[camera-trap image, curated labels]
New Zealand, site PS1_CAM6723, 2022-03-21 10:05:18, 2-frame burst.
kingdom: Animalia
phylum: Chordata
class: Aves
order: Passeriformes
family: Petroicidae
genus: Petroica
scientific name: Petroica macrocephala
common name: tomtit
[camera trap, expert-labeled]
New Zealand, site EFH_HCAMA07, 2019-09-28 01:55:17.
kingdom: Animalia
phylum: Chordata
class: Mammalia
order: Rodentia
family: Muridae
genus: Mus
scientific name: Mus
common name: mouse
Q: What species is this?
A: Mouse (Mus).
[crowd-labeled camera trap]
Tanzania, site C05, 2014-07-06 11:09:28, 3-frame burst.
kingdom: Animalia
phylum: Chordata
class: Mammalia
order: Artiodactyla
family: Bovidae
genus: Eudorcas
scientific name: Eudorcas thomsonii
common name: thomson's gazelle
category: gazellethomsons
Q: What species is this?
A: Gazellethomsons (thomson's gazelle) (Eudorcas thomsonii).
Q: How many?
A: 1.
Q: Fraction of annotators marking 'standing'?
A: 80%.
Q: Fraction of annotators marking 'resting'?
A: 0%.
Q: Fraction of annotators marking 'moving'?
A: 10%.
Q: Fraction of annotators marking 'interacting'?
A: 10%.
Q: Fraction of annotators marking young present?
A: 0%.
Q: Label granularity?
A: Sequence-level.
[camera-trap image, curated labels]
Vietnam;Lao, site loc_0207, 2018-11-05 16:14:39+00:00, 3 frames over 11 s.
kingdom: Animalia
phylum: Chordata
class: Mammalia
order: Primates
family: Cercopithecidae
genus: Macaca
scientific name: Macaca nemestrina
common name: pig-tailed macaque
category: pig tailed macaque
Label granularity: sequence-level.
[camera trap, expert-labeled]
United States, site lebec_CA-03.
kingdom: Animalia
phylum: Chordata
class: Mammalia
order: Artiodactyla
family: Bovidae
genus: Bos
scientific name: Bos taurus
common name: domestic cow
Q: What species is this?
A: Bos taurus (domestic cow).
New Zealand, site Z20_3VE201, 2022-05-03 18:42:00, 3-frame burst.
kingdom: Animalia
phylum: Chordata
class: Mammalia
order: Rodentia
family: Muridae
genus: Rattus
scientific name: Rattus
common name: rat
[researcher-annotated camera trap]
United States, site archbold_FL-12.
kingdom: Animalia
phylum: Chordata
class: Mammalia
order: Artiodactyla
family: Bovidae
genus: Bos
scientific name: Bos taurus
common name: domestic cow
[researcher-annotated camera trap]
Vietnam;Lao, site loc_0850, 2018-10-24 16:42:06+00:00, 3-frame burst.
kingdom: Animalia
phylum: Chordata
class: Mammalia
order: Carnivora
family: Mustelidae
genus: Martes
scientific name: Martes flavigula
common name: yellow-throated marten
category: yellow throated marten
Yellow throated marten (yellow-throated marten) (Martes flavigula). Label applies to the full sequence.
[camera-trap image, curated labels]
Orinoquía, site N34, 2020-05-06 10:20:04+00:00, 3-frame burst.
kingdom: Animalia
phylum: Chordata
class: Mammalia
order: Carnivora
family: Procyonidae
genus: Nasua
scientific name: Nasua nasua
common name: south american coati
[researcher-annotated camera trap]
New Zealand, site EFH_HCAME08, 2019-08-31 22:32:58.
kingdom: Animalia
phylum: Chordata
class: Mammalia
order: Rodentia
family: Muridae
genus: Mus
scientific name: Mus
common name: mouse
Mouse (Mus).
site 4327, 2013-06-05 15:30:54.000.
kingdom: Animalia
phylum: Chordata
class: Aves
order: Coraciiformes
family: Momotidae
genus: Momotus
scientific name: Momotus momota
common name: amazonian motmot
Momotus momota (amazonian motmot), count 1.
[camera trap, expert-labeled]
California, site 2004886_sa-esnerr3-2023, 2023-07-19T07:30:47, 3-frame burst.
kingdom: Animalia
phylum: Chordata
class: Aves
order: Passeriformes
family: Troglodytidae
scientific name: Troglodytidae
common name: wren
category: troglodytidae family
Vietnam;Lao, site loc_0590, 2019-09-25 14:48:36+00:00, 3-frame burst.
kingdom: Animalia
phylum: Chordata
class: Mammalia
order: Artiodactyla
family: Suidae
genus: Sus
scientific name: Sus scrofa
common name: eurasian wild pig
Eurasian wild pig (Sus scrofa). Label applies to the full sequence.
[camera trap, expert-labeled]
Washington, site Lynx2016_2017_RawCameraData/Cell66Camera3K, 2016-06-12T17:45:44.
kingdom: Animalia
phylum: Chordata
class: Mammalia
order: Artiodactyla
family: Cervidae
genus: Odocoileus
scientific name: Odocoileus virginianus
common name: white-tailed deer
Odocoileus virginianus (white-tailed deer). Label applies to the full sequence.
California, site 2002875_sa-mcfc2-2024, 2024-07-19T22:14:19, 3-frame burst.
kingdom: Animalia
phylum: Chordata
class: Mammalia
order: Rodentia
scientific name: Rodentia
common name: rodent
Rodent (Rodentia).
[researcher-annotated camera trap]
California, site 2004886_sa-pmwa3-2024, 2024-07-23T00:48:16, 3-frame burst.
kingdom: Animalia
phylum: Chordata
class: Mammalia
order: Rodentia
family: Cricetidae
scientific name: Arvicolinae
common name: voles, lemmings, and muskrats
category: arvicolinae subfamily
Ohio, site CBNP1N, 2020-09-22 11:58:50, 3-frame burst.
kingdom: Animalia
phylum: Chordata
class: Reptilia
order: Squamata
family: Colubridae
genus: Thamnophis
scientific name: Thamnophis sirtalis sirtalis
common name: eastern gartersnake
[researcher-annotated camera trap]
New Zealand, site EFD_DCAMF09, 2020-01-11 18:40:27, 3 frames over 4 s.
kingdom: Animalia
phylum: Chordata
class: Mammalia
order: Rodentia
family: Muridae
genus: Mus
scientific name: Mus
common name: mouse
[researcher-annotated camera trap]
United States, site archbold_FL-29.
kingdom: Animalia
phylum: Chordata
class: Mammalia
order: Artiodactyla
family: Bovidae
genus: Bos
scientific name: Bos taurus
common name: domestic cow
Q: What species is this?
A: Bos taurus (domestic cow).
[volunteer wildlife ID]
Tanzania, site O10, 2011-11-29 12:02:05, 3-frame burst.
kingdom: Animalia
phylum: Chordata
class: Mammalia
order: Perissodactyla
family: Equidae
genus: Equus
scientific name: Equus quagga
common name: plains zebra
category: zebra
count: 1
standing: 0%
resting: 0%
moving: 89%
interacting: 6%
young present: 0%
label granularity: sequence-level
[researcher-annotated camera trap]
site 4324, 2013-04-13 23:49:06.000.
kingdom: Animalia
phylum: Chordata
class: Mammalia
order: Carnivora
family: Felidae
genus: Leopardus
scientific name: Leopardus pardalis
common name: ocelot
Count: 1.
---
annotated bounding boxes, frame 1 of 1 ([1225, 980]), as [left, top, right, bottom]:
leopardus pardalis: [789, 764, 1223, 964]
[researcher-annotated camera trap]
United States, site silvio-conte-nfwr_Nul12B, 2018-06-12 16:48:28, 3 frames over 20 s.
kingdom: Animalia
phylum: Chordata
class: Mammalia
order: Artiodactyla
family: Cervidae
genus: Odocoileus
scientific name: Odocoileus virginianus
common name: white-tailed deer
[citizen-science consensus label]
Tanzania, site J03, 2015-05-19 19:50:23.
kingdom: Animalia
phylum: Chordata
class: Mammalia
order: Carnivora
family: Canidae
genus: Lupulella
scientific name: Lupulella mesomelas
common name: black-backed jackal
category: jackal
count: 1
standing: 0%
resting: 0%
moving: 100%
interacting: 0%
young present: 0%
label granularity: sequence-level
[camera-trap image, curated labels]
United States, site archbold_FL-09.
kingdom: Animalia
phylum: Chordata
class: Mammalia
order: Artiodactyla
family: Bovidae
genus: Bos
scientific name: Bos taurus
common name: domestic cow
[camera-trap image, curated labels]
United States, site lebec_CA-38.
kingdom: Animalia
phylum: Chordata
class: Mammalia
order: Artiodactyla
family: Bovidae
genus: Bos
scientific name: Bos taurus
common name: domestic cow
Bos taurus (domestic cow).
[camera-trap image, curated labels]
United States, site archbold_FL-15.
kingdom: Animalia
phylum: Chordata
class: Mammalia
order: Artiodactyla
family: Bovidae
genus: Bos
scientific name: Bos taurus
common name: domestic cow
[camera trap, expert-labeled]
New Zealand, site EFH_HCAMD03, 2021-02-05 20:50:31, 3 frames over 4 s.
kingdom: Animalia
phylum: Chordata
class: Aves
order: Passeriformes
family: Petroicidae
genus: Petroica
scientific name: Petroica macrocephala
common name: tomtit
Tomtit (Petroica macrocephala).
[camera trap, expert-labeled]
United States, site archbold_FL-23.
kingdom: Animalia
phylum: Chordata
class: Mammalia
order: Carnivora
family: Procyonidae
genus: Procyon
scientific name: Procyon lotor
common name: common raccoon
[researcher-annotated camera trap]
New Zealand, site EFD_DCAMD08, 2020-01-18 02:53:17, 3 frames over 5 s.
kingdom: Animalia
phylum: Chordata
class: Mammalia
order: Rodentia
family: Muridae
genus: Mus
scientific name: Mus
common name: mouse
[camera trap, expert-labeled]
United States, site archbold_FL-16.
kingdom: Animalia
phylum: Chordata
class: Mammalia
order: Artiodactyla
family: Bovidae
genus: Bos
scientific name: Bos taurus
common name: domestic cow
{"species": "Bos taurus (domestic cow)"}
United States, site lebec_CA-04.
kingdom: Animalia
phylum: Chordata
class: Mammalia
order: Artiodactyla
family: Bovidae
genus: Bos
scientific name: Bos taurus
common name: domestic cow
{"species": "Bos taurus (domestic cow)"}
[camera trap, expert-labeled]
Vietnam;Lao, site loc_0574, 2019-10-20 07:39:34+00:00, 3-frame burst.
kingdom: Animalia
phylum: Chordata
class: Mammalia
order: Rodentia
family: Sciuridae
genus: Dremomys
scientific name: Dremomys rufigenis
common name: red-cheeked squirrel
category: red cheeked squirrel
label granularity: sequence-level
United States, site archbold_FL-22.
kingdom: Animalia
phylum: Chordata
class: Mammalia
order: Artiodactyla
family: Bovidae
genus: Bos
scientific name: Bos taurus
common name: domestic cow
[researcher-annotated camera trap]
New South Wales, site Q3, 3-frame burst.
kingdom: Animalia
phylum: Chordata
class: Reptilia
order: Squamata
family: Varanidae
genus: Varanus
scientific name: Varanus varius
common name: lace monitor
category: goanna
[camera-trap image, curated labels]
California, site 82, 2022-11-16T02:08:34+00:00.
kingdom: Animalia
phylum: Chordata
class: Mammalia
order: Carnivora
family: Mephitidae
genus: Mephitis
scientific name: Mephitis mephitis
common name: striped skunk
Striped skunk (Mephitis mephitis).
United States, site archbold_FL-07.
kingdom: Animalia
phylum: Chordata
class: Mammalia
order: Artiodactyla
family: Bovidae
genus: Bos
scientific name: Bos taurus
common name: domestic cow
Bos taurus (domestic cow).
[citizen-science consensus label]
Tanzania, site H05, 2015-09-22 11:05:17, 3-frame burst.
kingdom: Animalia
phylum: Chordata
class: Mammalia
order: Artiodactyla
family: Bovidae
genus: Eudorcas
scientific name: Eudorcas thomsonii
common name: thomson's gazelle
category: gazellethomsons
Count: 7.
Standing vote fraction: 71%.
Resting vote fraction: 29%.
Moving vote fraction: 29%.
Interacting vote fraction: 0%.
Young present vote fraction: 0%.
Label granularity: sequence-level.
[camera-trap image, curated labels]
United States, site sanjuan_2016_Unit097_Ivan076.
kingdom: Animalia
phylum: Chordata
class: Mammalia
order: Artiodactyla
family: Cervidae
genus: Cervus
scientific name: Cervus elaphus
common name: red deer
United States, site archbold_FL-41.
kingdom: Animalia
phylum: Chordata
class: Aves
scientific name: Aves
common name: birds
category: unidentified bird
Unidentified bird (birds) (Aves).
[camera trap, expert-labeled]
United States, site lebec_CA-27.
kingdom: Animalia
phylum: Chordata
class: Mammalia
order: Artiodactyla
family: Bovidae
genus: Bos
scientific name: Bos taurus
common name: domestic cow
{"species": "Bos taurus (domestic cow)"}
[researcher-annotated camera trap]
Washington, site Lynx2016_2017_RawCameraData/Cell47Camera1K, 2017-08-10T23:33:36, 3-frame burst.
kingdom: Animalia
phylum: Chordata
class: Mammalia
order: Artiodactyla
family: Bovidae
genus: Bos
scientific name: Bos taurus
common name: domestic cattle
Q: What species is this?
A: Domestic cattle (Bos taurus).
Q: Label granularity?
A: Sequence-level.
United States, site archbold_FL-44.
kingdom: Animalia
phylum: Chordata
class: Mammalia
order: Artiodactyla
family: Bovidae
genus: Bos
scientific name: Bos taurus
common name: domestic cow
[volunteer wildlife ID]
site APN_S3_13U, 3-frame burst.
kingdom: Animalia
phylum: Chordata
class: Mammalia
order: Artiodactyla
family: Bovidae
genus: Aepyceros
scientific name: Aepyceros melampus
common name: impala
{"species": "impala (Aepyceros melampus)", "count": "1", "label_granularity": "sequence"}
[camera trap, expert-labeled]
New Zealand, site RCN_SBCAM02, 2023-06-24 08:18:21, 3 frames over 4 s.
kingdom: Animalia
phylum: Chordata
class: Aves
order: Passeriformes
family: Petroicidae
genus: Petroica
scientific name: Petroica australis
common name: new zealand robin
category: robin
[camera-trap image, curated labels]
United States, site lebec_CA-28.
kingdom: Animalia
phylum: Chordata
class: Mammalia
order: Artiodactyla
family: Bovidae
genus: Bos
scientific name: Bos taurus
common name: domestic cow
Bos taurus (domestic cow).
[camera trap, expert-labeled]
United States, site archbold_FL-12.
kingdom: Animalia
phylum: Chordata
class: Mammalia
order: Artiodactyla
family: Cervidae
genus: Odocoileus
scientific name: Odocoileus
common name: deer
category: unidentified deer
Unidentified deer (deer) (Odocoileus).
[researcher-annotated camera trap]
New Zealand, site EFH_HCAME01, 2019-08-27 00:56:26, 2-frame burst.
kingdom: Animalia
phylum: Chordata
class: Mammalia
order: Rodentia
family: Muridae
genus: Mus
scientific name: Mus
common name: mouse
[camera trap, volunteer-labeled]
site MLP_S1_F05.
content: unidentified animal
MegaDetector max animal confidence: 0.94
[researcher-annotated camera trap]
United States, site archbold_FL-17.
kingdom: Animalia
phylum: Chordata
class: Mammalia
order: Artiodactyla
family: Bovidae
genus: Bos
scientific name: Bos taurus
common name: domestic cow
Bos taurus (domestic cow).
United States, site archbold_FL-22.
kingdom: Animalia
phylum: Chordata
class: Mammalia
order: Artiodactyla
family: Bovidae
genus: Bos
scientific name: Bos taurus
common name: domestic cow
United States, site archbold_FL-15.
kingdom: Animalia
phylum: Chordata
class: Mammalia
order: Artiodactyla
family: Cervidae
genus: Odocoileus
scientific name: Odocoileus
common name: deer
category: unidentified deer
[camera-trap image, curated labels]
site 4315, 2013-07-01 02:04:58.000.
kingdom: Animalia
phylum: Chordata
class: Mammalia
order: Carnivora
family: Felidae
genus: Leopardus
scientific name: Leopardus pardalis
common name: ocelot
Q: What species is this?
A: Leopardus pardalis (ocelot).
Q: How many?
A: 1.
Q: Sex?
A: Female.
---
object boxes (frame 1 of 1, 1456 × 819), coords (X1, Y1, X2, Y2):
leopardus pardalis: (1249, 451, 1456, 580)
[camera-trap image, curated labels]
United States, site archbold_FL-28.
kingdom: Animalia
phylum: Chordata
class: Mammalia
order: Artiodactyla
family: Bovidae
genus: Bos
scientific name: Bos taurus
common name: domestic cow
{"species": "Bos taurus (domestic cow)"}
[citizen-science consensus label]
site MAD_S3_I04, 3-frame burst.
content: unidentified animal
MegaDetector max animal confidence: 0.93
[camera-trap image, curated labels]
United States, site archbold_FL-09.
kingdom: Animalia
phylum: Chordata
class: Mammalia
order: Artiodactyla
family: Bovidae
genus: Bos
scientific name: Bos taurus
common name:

********

| What you should do |
Please return the lines above exactly, from the first one down to the line with "A: Mouse (Mus).", and stop after that line.

| Solution to the exercise |
[camera-trap image, curated labels]
New Zealand, site PS1_CAM6723, 2022-03-21 10:05:18, 2-frame burst.
kingdom: Animalia
phylum: Chordata
class: Aves
order: Passeriformes
family: Petroicidae
genus: Petroica
scientific name: Petroica macrocephala
common name: tomtit
[camera trap, expert-labeled]
New Zealand, site EFH_HCAMA07, 2019-09-28 01:55:17.
kingdom: Animalia
phylum: Chordata
class: Mammalia
order: Rodentia
family: Muridae
genus: Mus
scientific name: Mus
common name: mouse
Q: What species is this?
A: Mouse (Mus).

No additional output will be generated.